The death of the body is but a gentle passing to a much freer life.
- Helen Greaves, author
When our lives are ebbing away and we are beginning to decline and getting closer to death, we sense it very clearly. We see and hear things differently.
Many patients over the years have explained to me in minute detail the things they feel are changing inside their bodies. One man told me he could feel his liver shrinking; when I asked how, he simply smiled and said he felt it physically getting smaller and no longer working. Another patient, with a brain tumor, said she knew it was getting larger because she noticed that things that had always come easily to her no longer did. She felt the tumor was crowding out the parts of her brain that usually handled those things.
Patients will sometimes tell you the day they will die or say, “I will stay until my birthday and then I will go.” They do not want to spoil the day of the birthday and leave that memory with their families.

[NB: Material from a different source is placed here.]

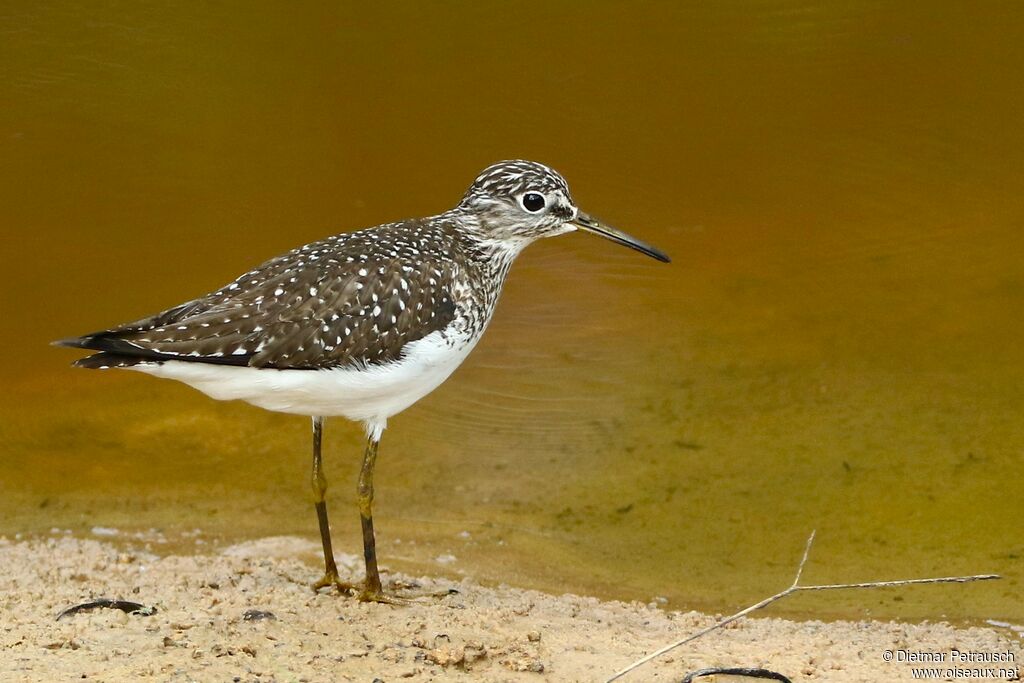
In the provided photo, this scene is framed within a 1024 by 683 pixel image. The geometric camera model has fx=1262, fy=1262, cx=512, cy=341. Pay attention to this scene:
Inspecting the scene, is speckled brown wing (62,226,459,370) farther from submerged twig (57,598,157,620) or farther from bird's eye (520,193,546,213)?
submerged twig (57,598,157,620)

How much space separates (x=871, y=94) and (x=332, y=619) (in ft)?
21.7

One man asked that I have his family put up their Christmas tree in October because he knew he would not be with them in December. They did and he was right. A woman told me on my visit with her that she would die that week. I called her doctor’s office to let them know what she said. The physician called back and wanted to speak to “that crazy nurse who thinks my patient is dying.” Two days later she ate a big breakfast, told her grandson that she loved him dearly and asked him to take his shower first, before her. He found her curled up on the sofa and looking very peaceful when he was finished. She had died while he showered and he called me to say, “Granny was right, Trudy; she is in heaven.” Needless to say her doctor was in shock.
It would do well for all of us to learn to listen, really listen, to those around us who are on their way to heaven. They seem to have spiritual eyes and ears and understand things on a level we do not. They are often hours or days away from their heavenly home, and God is allowing them to know more than we do. We need to listen to them.